■ WHAT IS EXPECTED
Among the lines below, output only those between the line holding "テニスをする男性 35090821" and the line holding "vintage wedding gown", inclusive, exactly as written and with no pictures.

■ EXERCISE DATA
--- START ---

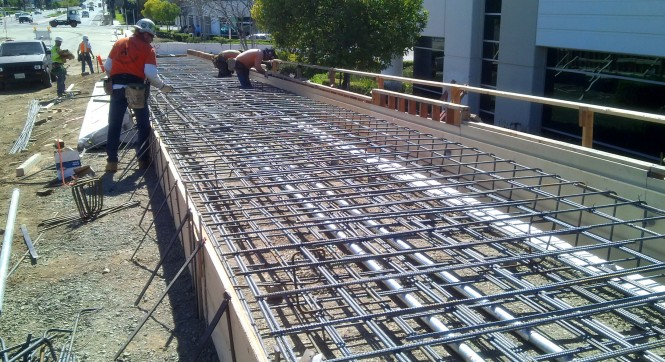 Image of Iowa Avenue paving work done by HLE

--- END ---
--- START ---

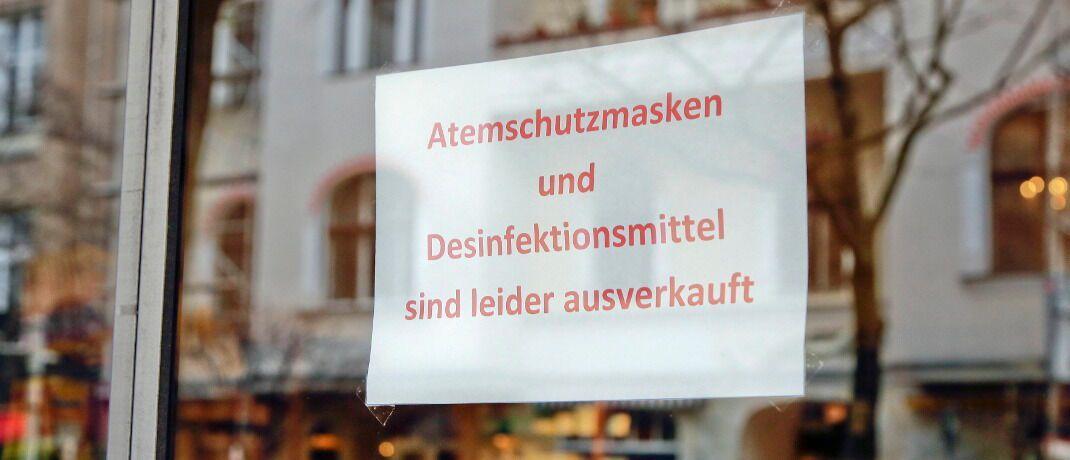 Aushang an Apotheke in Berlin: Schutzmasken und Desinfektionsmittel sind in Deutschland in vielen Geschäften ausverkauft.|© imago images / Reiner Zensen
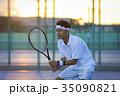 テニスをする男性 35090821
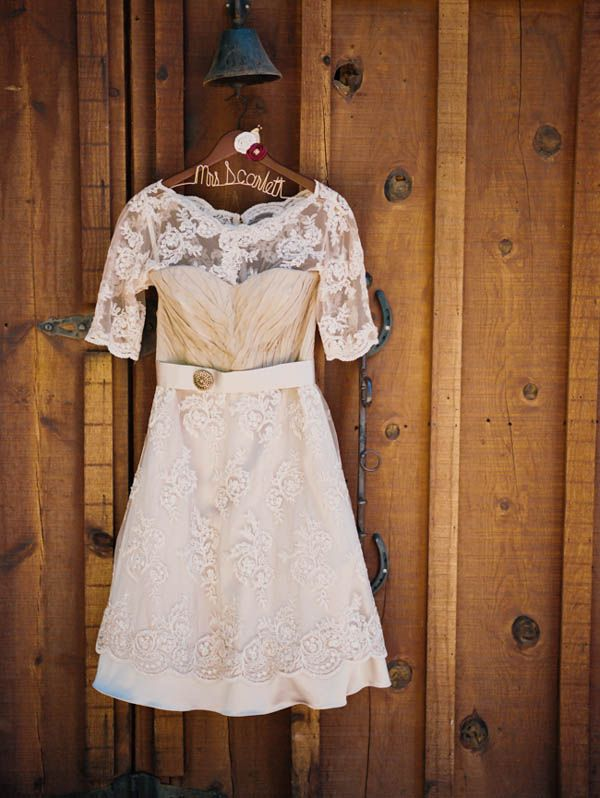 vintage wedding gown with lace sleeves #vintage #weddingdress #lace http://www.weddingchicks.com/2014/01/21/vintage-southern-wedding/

--- END ---

■ YOUR SOLUTION
 テニスをする男性 35090821
 vintage wedding gown with lace sleeves #vintage #weddingdress #lace http://www.weddingchicks.com/2014/01/21/vintage-southern-wedding/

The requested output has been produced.